Estou errado? Posso estar. A crítica cultural, graças aos deuses que a protegem (ou a amaldiçoam), está repleta de equívocos. Alguns grosseiros. Outros, alegres desatinos. Coisas do destino. Passeios emocionais, como esse transitar de Silas pelas ruas das cidades, pelos bares, consumindo pedaços de carne, sentindo as dores tatuadas na pele.

Como cabe ao imaginário composto no fin−de−siècle, a solidão e o mau−humor de Mário, o dono de um dos botecos de Diz Xis, projetam o futuro. A vida costuma cobrar caro pelas fugas. Pelas decisões. Poucos conseguem perceber os sinais que o destino vai espalhando ao redor. E isso é engraçado. Ou farsesco. O que for de agrado do freguês.

Historicamente, desde os tempos coloniais, quando o barroco plantou as sementes das narrativas esparramadas, o penduricalho se tornou uma característica importante da literatura brasileira. Atualmente, não falta quem use da desculpa de que esse recurso é necessário para atingir a totalidade. Bobagem. Contar uma história não precisa de trezentas páginas descritivas. Graciliano Ramos e Ernest Hemingway continuam atualíssimos – só não vê quem não quer ver. Teu texto (linguagem enxuta, exata, que não deixa espaço para os adjetivos) provavelmente bebeu nessas fontes magistrais. Ganhou o leitor.

Simultaneamente, como compete a um artesão da palavra, você não tem pressa. As palavras escorrem pelas páginas produzindo imagens de grande densidade poética – mesmo quando apontam para o páthos (paixão, sofrimento, doença). Em cena, encenando algum tipo de ópera bufa, aqueles personagens que podemos qualificar como gente fina (traficantes, prostitutas, bêbados, a escória do lado menos edulcorado do mundo). Nenhum problema. Nós (eu, você, o leitor) somos eles.

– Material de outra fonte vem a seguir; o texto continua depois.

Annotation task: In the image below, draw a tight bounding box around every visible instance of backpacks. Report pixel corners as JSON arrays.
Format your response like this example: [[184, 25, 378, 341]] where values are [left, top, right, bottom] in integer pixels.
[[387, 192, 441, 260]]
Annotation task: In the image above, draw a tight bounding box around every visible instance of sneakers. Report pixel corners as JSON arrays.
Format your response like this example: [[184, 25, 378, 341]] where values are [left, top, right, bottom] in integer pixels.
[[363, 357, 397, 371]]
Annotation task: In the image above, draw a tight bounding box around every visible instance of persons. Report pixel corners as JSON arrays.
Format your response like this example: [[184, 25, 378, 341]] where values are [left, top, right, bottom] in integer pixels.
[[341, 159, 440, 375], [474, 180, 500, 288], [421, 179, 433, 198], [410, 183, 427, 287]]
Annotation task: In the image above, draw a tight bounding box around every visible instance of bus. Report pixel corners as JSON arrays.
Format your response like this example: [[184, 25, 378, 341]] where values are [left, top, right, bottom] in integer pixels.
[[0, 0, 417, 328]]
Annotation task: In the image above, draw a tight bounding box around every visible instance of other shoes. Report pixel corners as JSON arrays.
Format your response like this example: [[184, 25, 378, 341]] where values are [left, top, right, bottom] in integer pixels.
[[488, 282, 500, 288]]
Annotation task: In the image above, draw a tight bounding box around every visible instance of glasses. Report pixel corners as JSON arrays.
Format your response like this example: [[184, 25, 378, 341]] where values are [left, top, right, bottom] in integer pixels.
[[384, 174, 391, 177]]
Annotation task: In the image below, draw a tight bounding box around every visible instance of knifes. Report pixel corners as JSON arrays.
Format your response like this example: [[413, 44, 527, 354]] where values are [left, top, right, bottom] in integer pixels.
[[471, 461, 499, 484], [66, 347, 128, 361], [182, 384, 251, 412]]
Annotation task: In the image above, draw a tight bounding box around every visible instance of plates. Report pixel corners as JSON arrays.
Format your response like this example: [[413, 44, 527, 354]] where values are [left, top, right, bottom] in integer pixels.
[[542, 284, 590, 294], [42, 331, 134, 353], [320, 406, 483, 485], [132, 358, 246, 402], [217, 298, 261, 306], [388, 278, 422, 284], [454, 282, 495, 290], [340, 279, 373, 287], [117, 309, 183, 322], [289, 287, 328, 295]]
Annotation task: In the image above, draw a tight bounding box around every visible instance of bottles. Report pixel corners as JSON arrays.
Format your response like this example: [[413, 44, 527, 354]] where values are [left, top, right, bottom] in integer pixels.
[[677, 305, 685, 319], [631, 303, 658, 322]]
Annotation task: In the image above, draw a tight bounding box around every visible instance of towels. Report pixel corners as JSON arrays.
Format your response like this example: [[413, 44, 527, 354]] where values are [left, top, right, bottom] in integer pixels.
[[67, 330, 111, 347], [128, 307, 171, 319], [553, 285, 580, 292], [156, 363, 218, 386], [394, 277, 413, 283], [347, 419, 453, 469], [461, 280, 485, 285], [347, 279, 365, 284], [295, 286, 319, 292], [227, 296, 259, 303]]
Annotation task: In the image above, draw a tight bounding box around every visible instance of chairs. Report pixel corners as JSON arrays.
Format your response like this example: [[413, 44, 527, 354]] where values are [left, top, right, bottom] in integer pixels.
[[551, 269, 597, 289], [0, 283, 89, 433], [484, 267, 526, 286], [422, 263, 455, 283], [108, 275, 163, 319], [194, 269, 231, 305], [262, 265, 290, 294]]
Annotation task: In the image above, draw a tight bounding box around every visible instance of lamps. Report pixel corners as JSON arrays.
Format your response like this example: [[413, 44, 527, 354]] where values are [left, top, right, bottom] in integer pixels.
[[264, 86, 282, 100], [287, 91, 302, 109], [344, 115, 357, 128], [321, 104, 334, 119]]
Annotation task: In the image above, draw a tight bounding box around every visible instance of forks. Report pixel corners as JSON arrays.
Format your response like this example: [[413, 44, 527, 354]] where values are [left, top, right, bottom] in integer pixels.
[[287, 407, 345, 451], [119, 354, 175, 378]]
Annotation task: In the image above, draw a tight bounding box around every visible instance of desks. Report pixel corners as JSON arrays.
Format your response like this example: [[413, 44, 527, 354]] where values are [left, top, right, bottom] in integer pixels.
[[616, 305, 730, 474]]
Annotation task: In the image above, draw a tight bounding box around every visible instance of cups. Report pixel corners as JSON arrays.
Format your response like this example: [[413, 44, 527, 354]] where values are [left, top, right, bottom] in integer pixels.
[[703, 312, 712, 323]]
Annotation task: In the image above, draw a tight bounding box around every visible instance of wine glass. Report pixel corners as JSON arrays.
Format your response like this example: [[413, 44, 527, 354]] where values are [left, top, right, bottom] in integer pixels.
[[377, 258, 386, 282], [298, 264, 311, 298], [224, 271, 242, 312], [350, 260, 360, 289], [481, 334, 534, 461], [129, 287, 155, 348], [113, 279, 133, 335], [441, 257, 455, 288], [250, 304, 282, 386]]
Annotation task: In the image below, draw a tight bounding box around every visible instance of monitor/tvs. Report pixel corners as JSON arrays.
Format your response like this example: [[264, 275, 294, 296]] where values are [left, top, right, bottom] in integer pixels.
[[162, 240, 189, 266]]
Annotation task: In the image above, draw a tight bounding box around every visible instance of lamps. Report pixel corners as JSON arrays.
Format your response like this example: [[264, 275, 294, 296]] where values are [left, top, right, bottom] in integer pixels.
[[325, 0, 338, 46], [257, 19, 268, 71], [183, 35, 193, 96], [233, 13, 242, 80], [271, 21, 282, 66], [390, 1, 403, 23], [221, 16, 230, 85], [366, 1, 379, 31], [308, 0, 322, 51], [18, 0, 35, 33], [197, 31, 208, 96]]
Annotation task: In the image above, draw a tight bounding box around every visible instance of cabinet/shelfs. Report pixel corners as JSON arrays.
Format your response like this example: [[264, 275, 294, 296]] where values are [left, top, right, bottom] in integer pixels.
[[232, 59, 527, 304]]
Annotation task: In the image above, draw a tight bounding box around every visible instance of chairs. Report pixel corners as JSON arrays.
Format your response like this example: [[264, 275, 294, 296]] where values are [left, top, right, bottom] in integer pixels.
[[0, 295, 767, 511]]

Nos dois últimos contos, Silas, 30 do 2° Tempo e Silas, Velho, o que vale é o ritmo. Alternando diálogos cortantes com um pouco de humor difícil de ser decifrado, as narrativas fluem com segurança, sem medo de cortar o pulso diante do público, sem esperar aplauso. Poucos conseguem essa concisão, essa precisão. 

Por fim, ou enfim, queria pedir desculpas por ter demorado tanto tempo para escrever alguma coisa sobre teu livro.